The Pipeline Architecture
Events flow from the browser through a batch queue to a Kafka topic, then fan out to ClickHouse (columnar analytics) and OpenSearch (semantic indexing):
Browser
→ BatchQueue (client)
→ POST /api/telemetry
→ KafkaTransport
→ ClickHouse (time-series queries)
→ OpenSearch (semantic retrieval)The pipeline implementation wires these together:
import {
BatchQueue,
RetryQueue,
KafkaTransport,
ClickHouseTransport,
OpenSearchTransport,
type Transport,
type TelemetryEvent,
} from '@bigpines/telemetry'
// Fan-out transport: sends to multiple sinks in parallel
class MultiTransport implements Transport {
readonly name = 'multi'
constructor(private readonly transports: Transport[]) {}
async send(events: TelemetryEvent[]): Promise<void> {
const results = await Promise.allSettled(
this.transports.map((t) => t.send(events))
)
const failures = results.filter((r) => r.status === 'rejected')

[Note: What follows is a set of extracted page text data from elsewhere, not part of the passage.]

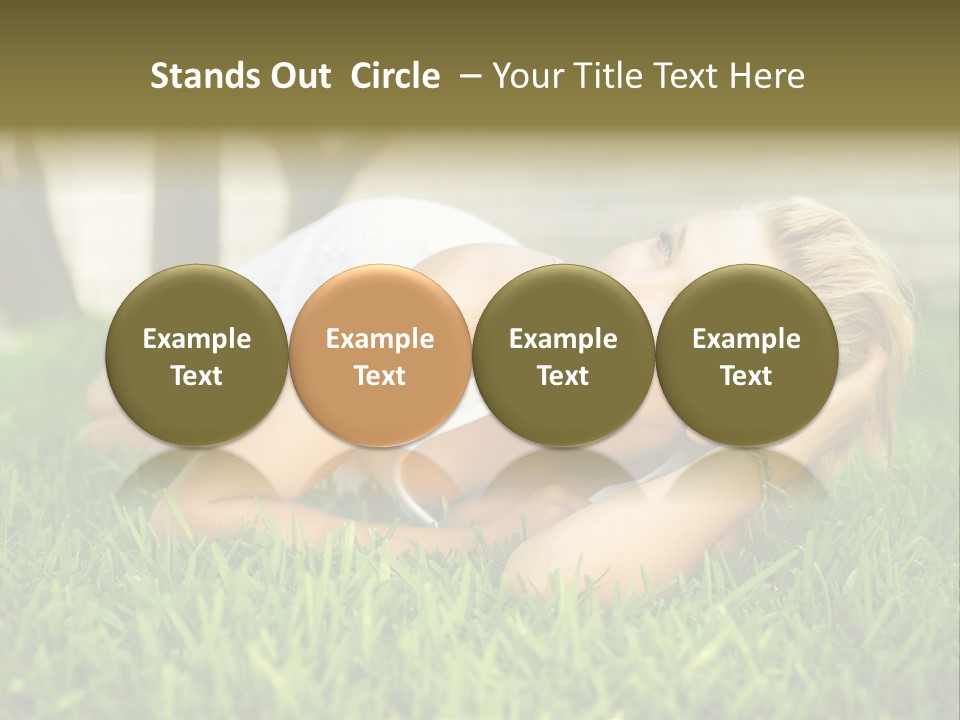 Stands Out Circle – Your Title Text Here

Example Text

Example Text

Example Text

Example Text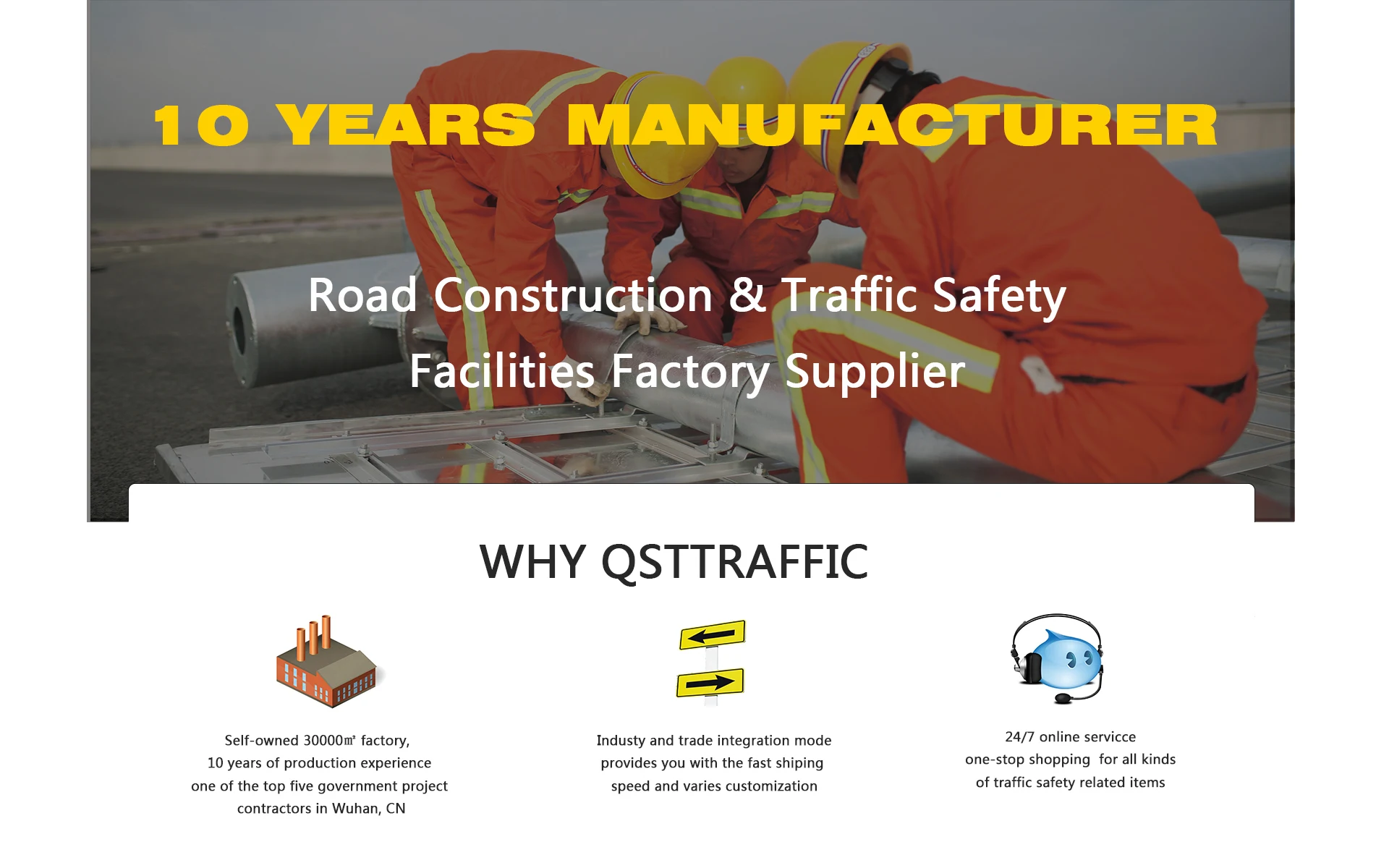 10 YEARS MANUFACTURER

Road Construction & Traffic Safety Facilities Factory Supplier

WHY QSTTRAFFIC

Self-owned 30000㎡ factory,
10 years of production experience
one of the top five government project contractors in Wuhan, CN

Industy and trade integration mode provides you with the fast shiping speed and varies customization

24/7 online servicce
one-stop shopping for all kinds of traffic safety related items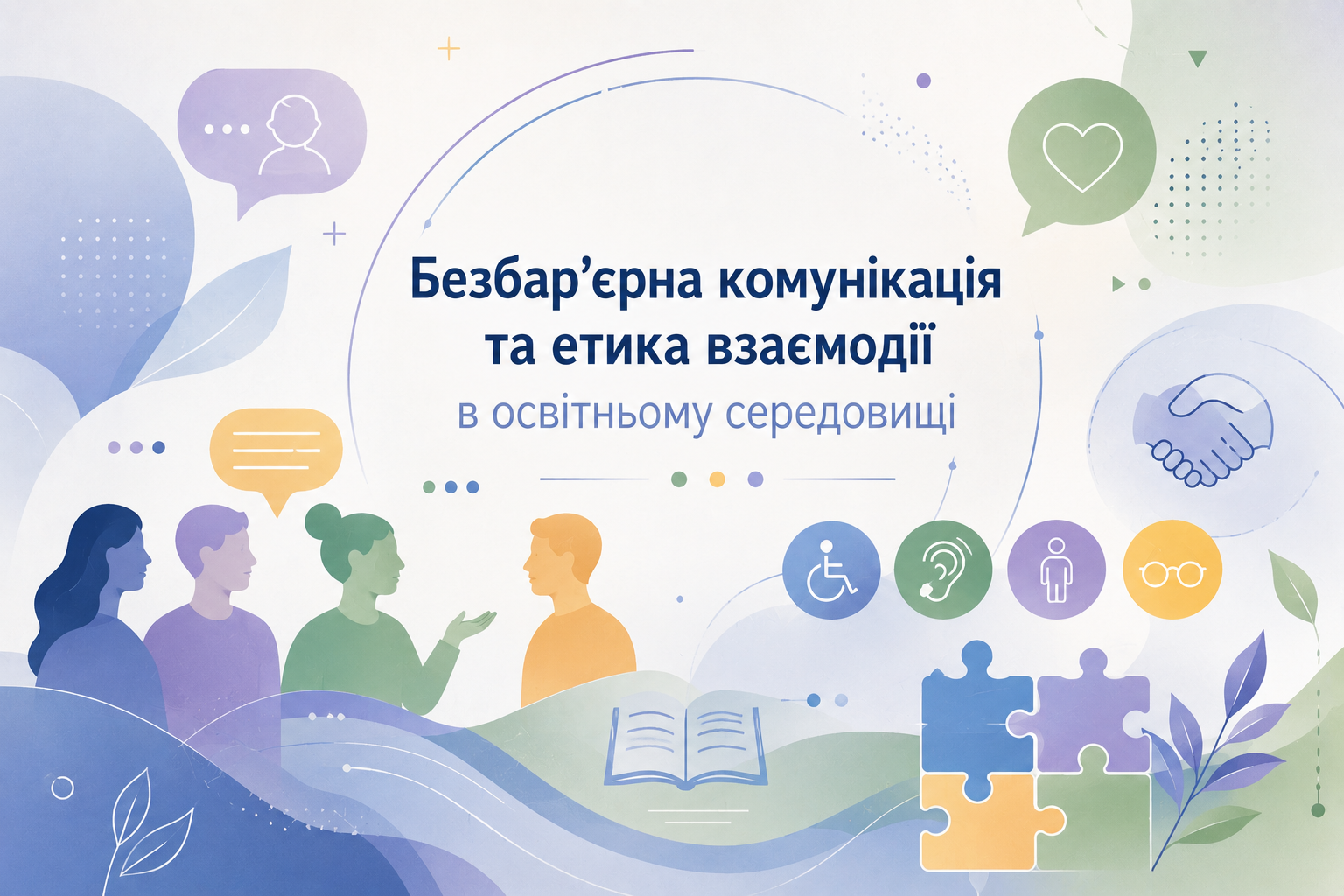 Безбар’єрна комунікація
та етика взаємодії
в освітньому середовищі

if (failures.length > 0) {
console.warn(`[MultiTransport] ${failures.length}/${results.length} transports failed`)
}
}
}
function buildPipeline(): BatchQueue {
const kafka = new KafkaTransport({
brokers: (process.env['KAFKA_BROKERS'] ?? 'localhost:9092').split(','),
topic: process.env['KAFKA_TOPIC'] ?? 'blog-events',
clientId: 'blog-pipeline',
})
const clickhouse = new ClickHouseTransport({
url: process.env['CLICKHOUSE_URL'] ?? 'http://localhost:8123',
database: process.env['CLICKHOUSE_DATABASE'] ?? 'blog',
})
const opensearch = new OpenSearchTransport({
url: process.env['OPENSEARCH_URL'] ?? 'http://localhost:9200',
index: process.env['OPENSEARCH_INDEX'] ?? 'blog-events',
})
const multi = new MultiTransport([kafka, clickhouse, opensearch])
const resilient = new RetryQueue(multi, { maxRetries: 3, baseDelayMs: 1000 })

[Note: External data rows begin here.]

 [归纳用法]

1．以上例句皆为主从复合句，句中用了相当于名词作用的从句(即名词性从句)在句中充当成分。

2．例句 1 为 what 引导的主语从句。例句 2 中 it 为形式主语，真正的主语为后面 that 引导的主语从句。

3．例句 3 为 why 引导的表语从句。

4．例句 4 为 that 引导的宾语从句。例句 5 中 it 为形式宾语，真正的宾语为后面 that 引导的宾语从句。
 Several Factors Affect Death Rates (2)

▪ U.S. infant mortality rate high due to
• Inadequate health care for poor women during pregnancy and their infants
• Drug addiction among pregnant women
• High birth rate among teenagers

return new BatchQueue(resilient, {
batchSize: 50,
flushInterval: 10_000,
})
}
// Singleton pipeline for server-side use
let pipeline: BatchQueue | null = null
export function getPipeline(): BatchQueue {
if (!pipeline) {
pipeline = buildPipeline()
pipeline.start()
}
return pipeline
}
export async function shutdownPipeline(): Promise<void> {
if (pipeline) {
await pipeline.stop()
pipeline = null
}
}
Batching and Reliability
Events are never sent individually. The BatchQueue accumulates events in memory and flushes on a timer or when it reaches a size threshold. The RetryQueue wraps any transport with exponential backoff:
const transport = new RetryQueue(new KafkaTransport({ brokers, topic, clientId }), {
maxRetries: 3,
baseDelayMs: 1000,
})
const queue = new BatchQueue(transport, {
batchSize: 50,
flushInterval: 10_000,
})The keepalive: true flag on the HTTP transport ensures that focus_loss events - fired when the page unloads - are not dropped.
The Kafka Producer
The Kafka producer wraps KafkaJS with a simple batch-send interface:
import { Kafka, type Producer } from 'kafkajs'
import type { TelemetryEvent } from '@bigpines/telemetry'
const kafka = new Kafka({
clientId: 'blog-telemetry-producer',
brokers: (process.env['KAFKA_BROKERS'] ?? 'localhost:9092').split(','),
})
let producer: Producer | null = null
async function getProducer(): Promise<Producer> {
if (!producer) {
producer = kafka.producer({
allowAutoTopicCreation: false,
transactionTimeout: 30_000,
})
await producer.connect()
}
return producer
}
export async function publishEvent(event: TelemetryEvent): Promise<void> {
const p = await getProducer()
await p.send({
topic: process.env['KAFKA_TOPIC'] ?? 'blog-events',
messages: [
{
key: event.sessionId,
value: JSON.stringify(event),
headers: {
type: event.type,
version: '1',
timestamp: event.timestamp,
},
},
],
})
}
export async function publishBatch(events: TelemetryEvent[]): Promise<void> {
if (events.length === 0) return
const p = await getProducer()
await p.send({
topic: process.env['KAFKA_TOPIC'] ?? 'blog-events',
messages: events.map((event) => ({
key: event.sessionId,
value: JSON.stringify(event),
headers: { type: event.type, version: '1' },
})),
})
}
export async function disconnectProducer(): Promise<void> {
if (producer) {
await producer.disconnect()
producer = null
}
}
What Comes Next
This pipeline is the instrumentation layer. The next article covers what happens on the receiving end: consuming these events from Kafka, materializing them into ClickHouse, and making them retrievable via OpenSearch's k-NN index.
💡Running locally
Set TELEMETRY_TRANSPORT=console to log events to the terminal without needing Kafka or
ClickHouse running. The blog works fully offline with this setting.